42.      Dieser Eindruck wird, zweitens, durch den Kontext von Art. 6 bestätigt. Zusammen mit Art. 7 („Beteiligung der Zentralen Behörde“) bildet er das institutionelle Gerüst des vereinfachten Verfahrens, das durch den Rahmenbeschluss eingeführt wird. Dieses System funktioniert nach einem Grundschema, auf das ich im Folgenden eingehen werde.

43.      Im Grundsatz wird, so der fünfte Erwägungsgrund, die Auslieferung zwischen Mitgliedstaaten durch ein System der Übergabe zwischen Justizbehörden ersetzt, das auf dem Grundsatz der gegenseitigen Anerkennung beruht(25). Grundpfeiler dieser Anerkennung ist eben der mit Art. 6 eingeführte Dialog der Beteiligten, d. h. der Dialog zwischen der ausstellenden Justizbehörde, die den EHB erlässt, und der vollstreckenden Justizbehörde, die ihm Folge geben soll. Dank dieser Ausgestaltung der Beziehungen zwischen den Mitgliedstaaten über ihre jeweiligen Justizbehörden kann gegenseitiges Vertrauen darauf geschaffen werden, dass die jeweilige nationale Rechtsordnung einen äquivalenten und effektiven Schutz der Grundrechte sicherstellt, die auf Unionsebene, insbesondere in der Charta, anerkannt sind(26).

44.      Die einzige Abweichung, die der Gesetzgeber von diesem Schema zulässt, enthält Art. 7 des Rahmenbeschlusses, der ausnahmsweise die Mitwirkung von Behörden erlaubt, die nicht zum „justiziellen“ Bereich gehören. Allerdings lässt hier der Wortlaut der Vorschrift einmal keinen Zweifel zu: Die Formulierungen, mit denen der untergeordnete Charakter der Tätigkeit dieser „Zentralen Behörden“ beschrieben wird, sind sorgfältig gewählt worden, um die Aufgaben, die diesen Behörden im Dialog zwischen Justizbehörden zukommen, genau abzugrenzen.

45.      So wird mit Art. 7 Abs. 1 des Rahmenbeschlusses den Mitgliedstaaten die Befugnis verliehen, diese Art von Behörden zur „Unterstützung“ der zuständigen Justizbehörden zu benennen. Hieraus folgt unmittelbar, dass ihnen lediglich eine ausführende Funktion, auf keinen Fall aber eine Entscheidungs- oder Leitungsfunktion zukommen kann, dass ihre Tätigkeit also lediglich ein Mittel zum Zweck darstellt. Dies bestätigen die in Art. 7 Abs. 2 verwendeten Formulierungen: Die Aufgaben, die die benannte Zentrale Behörde übernehmen kann, sind die administrative „Übermittlung“ und „Entgegennahme“ der EHB sowie des „gesamten übrigen sie betreffenden amtlichen Schriftverkehrs“.

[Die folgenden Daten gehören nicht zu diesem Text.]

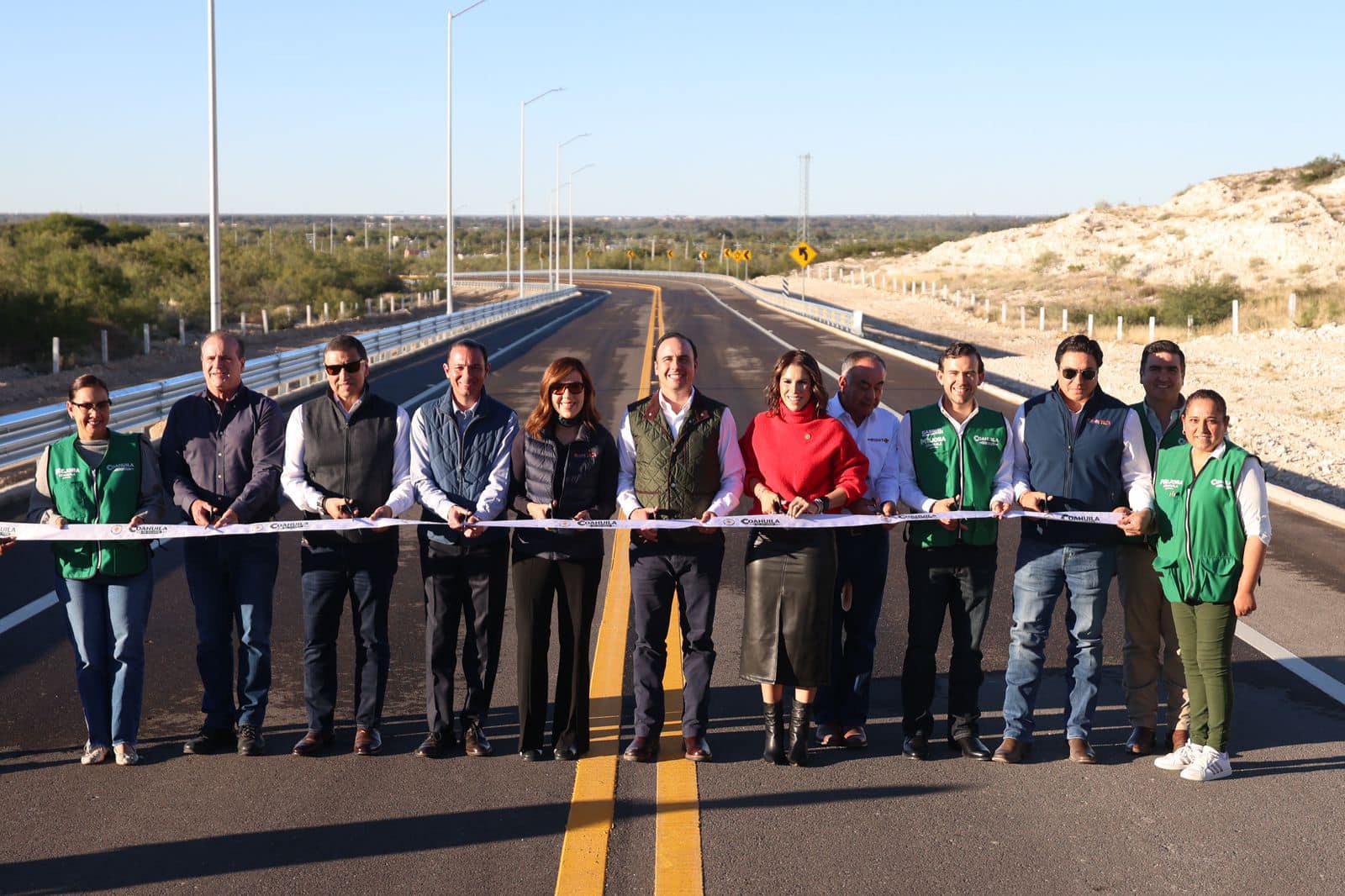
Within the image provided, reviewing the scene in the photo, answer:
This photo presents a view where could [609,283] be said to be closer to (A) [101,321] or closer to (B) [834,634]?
(A) [101,321]

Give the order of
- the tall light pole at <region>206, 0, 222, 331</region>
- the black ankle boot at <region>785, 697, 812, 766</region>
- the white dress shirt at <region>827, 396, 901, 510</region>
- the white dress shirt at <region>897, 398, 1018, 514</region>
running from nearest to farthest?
the black ankle boot at <region>785, 697, 812, 766</region> < the white dress shirt at <region>897, 398, 1018, 514</region> < the white dress shirt at <region>827, 396, 901, 510</region> < the tall light pole at <region>206, 0, 222, 331</region>

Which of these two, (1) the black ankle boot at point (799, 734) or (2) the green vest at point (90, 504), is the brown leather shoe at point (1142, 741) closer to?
(1) the black ankle boot at point (799, 734)

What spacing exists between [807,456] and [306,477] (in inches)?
91.5

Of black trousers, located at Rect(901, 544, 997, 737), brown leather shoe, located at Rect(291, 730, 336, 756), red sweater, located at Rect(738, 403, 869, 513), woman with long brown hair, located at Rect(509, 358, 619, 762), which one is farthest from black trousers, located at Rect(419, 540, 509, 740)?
black trousers, located at Rect(901, 544, 997, 737)

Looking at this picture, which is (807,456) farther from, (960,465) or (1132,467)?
(1132,467)

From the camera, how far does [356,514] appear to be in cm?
654

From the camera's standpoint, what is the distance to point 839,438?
644cm

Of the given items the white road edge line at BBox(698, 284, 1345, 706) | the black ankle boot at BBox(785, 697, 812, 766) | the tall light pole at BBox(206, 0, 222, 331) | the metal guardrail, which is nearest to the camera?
the black ankle boot at BBox(785, 697, 812, 766)

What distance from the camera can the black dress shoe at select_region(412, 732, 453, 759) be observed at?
6496mm

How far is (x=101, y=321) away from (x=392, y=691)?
1394 inches

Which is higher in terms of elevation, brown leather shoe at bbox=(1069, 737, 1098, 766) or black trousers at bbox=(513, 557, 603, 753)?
black trousers at bbox=(513, 557, 603, 753)

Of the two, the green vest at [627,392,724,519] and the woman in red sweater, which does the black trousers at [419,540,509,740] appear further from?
the woman in red sweater

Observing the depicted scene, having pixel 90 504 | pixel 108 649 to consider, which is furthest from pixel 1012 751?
pixel 90 504

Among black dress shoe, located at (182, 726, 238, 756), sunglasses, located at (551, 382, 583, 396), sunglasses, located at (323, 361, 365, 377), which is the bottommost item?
black dress shoe, located at (182, 726, 238, 756)
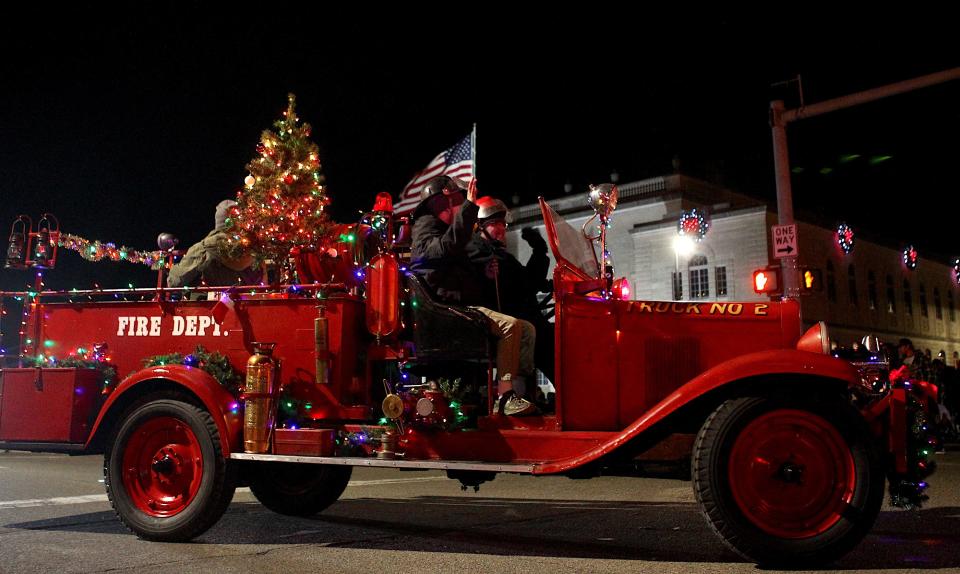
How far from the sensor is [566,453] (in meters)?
5.24

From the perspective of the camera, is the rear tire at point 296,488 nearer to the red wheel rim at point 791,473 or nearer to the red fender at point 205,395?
the red fender at point 205,395

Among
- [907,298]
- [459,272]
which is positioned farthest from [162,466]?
[907,298]

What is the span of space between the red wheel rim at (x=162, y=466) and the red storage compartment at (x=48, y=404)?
0.52 m

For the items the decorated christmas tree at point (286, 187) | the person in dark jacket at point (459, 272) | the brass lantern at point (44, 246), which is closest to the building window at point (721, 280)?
the decorated christmas tree at point (286, 187)

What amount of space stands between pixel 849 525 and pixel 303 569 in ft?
10.5

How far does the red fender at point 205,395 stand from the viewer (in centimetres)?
582

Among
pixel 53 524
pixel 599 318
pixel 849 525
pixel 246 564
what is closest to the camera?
pixel 849 525

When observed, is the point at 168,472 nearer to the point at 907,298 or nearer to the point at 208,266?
the point at 208,266

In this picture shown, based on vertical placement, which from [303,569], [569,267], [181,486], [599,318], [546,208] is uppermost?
[546,208]

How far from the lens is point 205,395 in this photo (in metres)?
5.86

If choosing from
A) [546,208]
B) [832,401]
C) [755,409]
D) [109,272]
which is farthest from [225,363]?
[109,272]

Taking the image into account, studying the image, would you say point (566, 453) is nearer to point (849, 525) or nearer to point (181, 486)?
point (849, 525)

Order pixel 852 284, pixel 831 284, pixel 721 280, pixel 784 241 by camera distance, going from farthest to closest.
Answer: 1. pixel 852 284
2. pixel 831 284
3. pixel 721 280
4. pixel 784 241

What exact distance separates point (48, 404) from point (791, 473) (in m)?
5.44
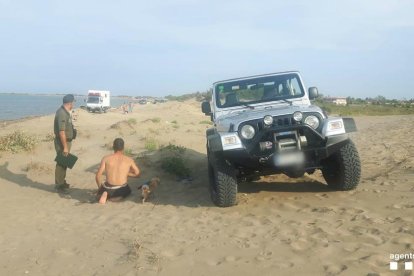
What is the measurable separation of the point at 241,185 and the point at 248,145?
92.5 inches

46.      Vergleicht man diese Aufgaben mit denen der Justizbehörden (die ausstellende Justizbehörde ist „für die Ausstellung eines [EHB] zuständig“ und die vollstreckende Justizbehörde „für die Vollstreckung des [EHB]“, Art. 6 Abs. 1 bzw. Abs. 2 des Rahmenbeschlusses), fällt die Beschränkung der Zentralen Behörden auf rein administrative Tätigkeiten und das Fehlen jeglicher verfahrensrechtlicher Initiativbefugnisse auf, d. h. einer Möglichkeit, den Mechanismus der Ausstellung eines EHB in Gang zu setzen.

47.      Folglich ist, auch wenn der Gesetzgeber die Einschaltung spezieller Behörden in dem vom Rahmenbeschluss gewollten Dialog zwischen den Justizbehörden vorgesehen hat, deren Mitwirkung sehr begrenzt: a) Zum einen kann nur die Behörde tätig werden, die der Mitgliedstaat ausdrücklich benannt (und deren Benennung er dem Generalsekretariat des Rates mitgeteilt) hat, und keine andere; b) zum anderen sind die Aufgaben, die sie übernehmen kann, auf die administrative Unterstützung der tatsächlich entscheidenden Institutionen, d. h. der Justizbehörden, begrenzt, denen die Entscheidung für den Erlass bzw. die Vollstreckung eines EHB obliegt.

48.      Diese Auslegung ergibt sich auch aus der Begründung des Vorschlags für den Rahmenbeschluss(27). In den Erläuterungen zu den einzelnen Artikeln wird dort zum jetzigen Art. 7 erklärt: „Absatz 1 … liegen die Bestimmungen des Übereinkommens der Europäischen Union von 1996 über die Auslieferung sowie jene des Übereinkommens der Europäischen Union von 2000 über die Rechtshilfe in Strafsachen zugrunde. [Es handelt sich] um eine praktische Bestimmung …, die die Übermittlung von Informationen zwischen den Mitgliedstaaten erleichtern soll … Die Rolle dieser zentralen Behörden muss darin bestehen, die Verbreitung und Vollstreckung [von EHB] zwischen den Mitgliedstaaten zu fördern. Sie müssen insbesondere für die Übersetzung sowie die administrative Unterstützung der Vollstreckung der Haftbefehle Sorge tragen.“(28)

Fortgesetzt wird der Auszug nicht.